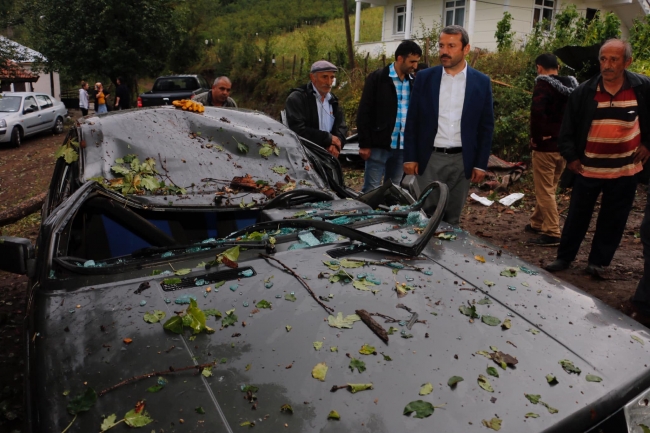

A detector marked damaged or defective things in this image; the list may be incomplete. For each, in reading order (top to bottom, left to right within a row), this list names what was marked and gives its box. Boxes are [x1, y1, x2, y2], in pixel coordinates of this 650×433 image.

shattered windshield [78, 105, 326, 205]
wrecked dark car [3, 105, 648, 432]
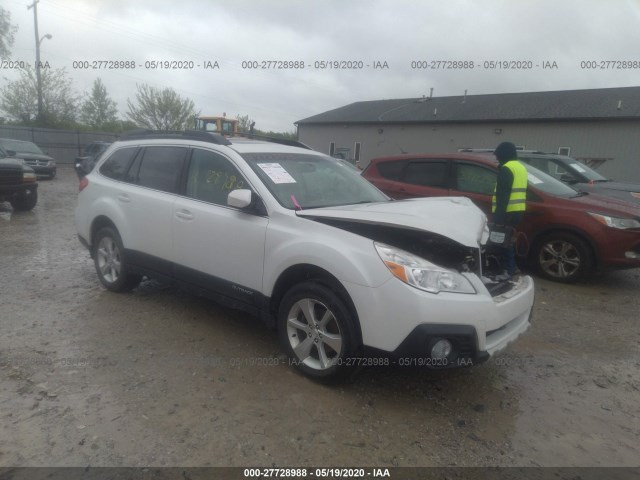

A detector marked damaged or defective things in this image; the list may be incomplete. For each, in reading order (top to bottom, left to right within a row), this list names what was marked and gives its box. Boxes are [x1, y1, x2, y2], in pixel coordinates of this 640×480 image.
..............................
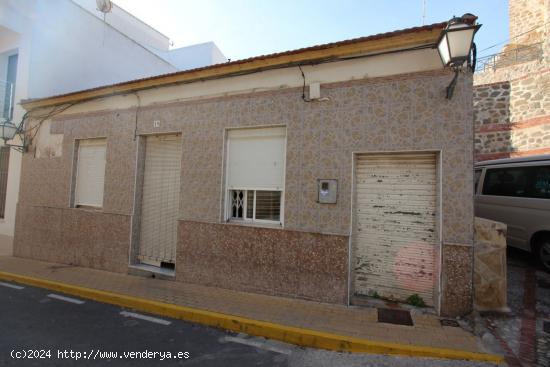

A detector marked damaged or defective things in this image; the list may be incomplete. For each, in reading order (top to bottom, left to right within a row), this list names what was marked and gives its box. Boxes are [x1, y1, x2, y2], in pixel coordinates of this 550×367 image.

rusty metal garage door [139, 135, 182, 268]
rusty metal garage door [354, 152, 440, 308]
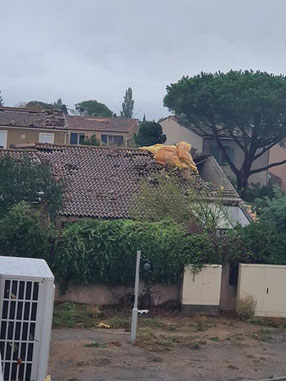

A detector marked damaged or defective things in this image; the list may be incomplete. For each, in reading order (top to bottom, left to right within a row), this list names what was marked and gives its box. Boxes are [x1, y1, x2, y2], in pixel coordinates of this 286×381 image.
..............................
◆ What is being asked
Look above and copy only the lines from the one holding "this 650×433 image." to the one holding "this 640×480 image.", both included, exactly, minus the pictures.

◆ Reply
A detector marked damaged or defective things in this image; the list may be incomplete. For each, in reading order (top to bottom, left to right within a row), this list names what was marked and gives its box. Boxes are [x1, y1, x2, y2], in pixel coordinates of this 650×433 image.

shattered windshield [78, 105, 326, 205]
wrecked dark car [3, 105, 648, 432]

A detector marked damaged or defective things in this image; the list may be incomplete. For each, in reading order (top to bottom, left to right within a row), this list names what was marked and gives its box. Boxes are [x1, y1, x2, y2], in pixel coordinates of this 640×480 image.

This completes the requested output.